Perspectives: An Open Introduction to Cultural Anthropology by Nina Brown
Author:Nina Brown [Brown, Nina]
Language: eng
Format: epub
ISBN: 978-1-931303-55-2
Publisher: The American Anthropological Association
Published: 2020-01-06T05:00:00+00:00
New Directions in the Anthropology of Gender
More-recent research has been focused on improving the ethnographic and archaeological record and re-examining old material. Some have turned from cause-effect relations to better understanding how gender systems work and focusing on a single culture or cultural region. Others have explored a single topic, such as menstrual blood and cultural concepts of masculinity and infertility across cultures.[86]
Many American anthropologists “returned home,” looking with fresh eyes at the diversity of women’s lives in their own society: working-class women, immigrant women, women of various ethnic and racial groups, and women in different geographic regions and occupations.[87] Some ethnographers, for example, immersed themselves in the abortion debates, conducting fieldwork to understand the perspective and logic behind pro-choice and anti-choice activists in North Dakota. Others headed to college campuses, studying the “culture of romance” or fraternity gang rape.[88] Peggy Sanday’s work on sexual coercion, including her cross-cultural study of rape-prone societies, was followed by other studies of power-coercion-gender relationships, such as using new reproductive technologies for selecting the sex of children.[89]

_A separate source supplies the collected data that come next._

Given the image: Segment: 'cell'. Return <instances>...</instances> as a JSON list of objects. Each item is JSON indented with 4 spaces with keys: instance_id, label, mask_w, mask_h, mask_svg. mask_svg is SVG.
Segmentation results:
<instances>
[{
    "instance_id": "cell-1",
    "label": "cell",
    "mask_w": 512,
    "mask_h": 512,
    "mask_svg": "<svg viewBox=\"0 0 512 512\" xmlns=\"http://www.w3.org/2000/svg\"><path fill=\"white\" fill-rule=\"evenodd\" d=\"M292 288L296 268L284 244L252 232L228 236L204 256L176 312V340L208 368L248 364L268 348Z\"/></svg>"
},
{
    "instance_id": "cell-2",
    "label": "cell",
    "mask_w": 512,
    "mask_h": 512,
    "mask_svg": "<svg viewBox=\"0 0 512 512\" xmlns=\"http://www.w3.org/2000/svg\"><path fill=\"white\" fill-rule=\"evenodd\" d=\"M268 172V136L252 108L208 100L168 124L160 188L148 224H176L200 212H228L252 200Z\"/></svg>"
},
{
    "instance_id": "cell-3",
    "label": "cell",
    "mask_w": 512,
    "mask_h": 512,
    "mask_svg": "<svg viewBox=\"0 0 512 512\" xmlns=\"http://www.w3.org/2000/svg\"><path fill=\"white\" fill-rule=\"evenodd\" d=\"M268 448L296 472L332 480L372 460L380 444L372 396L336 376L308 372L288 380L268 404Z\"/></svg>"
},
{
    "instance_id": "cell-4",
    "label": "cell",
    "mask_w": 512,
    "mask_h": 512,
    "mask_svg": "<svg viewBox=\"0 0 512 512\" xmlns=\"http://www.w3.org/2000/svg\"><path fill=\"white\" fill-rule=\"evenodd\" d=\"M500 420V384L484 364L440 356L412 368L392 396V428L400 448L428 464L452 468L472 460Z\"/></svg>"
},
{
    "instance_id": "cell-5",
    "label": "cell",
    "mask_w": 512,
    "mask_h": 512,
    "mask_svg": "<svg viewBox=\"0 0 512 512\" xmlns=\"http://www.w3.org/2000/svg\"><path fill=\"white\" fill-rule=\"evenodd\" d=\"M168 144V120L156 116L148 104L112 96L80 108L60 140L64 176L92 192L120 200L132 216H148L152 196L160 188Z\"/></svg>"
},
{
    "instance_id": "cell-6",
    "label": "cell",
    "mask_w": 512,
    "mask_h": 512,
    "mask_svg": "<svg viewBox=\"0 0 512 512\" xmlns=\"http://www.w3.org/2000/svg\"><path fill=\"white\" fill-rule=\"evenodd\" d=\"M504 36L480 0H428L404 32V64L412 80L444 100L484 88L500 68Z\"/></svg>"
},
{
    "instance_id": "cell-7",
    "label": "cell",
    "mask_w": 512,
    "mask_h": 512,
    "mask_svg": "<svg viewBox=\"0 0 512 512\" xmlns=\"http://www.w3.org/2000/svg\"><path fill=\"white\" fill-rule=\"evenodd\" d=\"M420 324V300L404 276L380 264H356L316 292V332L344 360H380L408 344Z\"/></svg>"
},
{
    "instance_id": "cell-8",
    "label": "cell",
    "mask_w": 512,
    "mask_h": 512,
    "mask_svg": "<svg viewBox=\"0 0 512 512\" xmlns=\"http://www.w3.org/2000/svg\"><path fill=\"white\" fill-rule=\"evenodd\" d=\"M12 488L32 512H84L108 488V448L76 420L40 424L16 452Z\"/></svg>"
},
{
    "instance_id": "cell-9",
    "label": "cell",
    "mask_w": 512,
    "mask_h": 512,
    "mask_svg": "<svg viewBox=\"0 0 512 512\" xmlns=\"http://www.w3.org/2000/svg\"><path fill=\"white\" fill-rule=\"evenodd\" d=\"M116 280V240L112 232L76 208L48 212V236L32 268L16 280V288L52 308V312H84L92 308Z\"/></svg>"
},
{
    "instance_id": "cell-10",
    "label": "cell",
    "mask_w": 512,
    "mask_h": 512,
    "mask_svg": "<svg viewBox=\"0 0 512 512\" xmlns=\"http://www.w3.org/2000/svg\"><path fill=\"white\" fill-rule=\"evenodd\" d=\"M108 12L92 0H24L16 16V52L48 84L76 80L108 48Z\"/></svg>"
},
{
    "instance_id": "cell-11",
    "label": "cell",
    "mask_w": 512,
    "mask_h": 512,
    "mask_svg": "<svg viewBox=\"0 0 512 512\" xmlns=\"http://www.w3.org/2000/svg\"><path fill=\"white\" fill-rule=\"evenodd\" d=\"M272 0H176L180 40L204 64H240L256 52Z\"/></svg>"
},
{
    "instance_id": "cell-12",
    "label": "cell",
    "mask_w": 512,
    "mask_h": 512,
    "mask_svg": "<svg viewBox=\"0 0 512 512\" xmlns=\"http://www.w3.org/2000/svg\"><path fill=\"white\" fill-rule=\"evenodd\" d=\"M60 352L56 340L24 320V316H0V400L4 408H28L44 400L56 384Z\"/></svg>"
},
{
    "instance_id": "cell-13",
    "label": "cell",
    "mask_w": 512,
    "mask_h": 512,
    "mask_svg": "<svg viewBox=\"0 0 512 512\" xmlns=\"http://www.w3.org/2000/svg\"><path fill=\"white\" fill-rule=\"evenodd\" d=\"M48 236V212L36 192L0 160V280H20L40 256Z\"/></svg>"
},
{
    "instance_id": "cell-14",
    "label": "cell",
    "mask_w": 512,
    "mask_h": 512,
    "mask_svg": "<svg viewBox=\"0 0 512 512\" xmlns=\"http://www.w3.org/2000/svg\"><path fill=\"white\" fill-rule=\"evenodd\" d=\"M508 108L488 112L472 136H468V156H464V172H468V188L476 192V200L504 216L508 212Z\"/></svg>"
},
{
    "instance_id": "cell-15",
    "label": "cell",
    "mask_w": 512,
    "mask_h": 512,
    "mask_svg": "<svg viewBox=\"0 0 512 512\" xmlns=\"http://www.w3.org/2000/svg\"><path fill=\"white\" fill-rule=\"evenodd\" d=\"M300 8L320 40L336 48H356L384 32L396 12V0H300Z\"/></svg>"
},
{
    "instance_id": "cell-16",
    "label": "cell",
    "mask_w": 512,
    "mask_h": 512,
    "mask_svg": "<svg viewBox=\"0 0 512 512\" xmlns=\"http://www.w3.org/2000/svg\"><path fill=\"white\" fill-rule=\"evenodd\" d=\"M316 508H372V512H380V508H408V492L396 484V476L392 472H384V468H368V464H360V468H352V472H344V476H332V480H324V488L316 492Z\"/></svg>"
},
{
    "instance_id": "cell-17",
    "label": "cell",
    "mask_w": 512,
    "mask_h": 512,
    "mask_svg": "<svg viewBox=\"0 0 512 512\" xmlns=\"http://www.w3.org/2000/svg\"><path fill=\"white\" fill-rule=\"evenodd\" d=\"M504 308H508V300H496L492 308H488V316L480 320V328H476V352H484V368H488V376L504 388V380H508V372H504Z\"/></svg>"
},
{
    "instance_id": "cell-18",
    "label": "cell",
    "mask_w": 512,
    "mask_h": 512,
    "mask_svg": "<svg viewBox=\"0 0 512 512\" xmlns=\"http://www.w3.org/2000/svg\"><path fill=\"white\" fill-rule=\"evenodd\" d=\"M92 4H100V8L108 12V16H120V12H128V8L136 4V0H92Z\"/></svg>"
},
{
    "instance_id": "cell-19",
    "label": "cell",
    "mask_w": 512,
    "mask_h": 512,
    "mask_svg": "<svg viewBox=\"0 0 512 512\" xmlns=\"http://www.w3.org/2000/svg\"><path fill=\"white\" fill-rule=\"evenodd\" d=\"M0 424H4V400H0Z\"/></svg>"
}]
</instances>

Many previously unexplored areas such as the discourse around reproduction, representations of women in medical professions, images in popular culture, and international development policies (which had virtually ignored gender) came under critical scrutiny.[90] Others worked on identifying complex local factors and processes that produce particular configurations of gender and gender relations, such as the patrifocal (male-focused) cultural model of family in many parts of India.[91] Sexuality studies expanded, challenging existing binary paradigms, making visible the lives of lesbian mothers and other traditionally marginalized sexualities and identities.[92]
The past virtual invisibility of women in archaeology disappeared as a host of new studies was published, often by feminist anthropologists, including a pioneering volume by Joan Gero and Margaret Conkey, Engendering Archaeology: Women and Prehistory. That book gave rise to a multi-volume series specifically on gender and archaeology edited by Sarah Nelson. Everything from divisions of labor to power relations to sexuality could be scrutinized in the archaeological record.[93]
Some anthropologists argued that there are recurring patterns despite the complexity and variability of human gender systems. One is the impact of women’s economic contributions on their power, prestige, and autonomy.[94] Women’s work, alone, does not necessarily give them control or ownership of what they produce. It is not always valued and does not necessarily lead to political power. Women in many cultures engage in agricultural labor, but the fields are often owned and controlled by their husbands’ families or by a landlord, as in many parts of India and Iran.[95] The women have little authority, prestige, or autonomy.[96] Many foraging and some horticultural societies, on the other hand, recognize women’s economic and reproductive contributions, and that recognition may reflect relative equality in other spheres as well, including sexuality. Gender relations seem more egalitarian, overall, in small-scale societies such as the San, Trobrianders, and Na, in part because they are kinship-based, often with relatively few valuable resources that can be accumulated; those that exist are communally owned, usually by kinship groups in which both women and men have rights.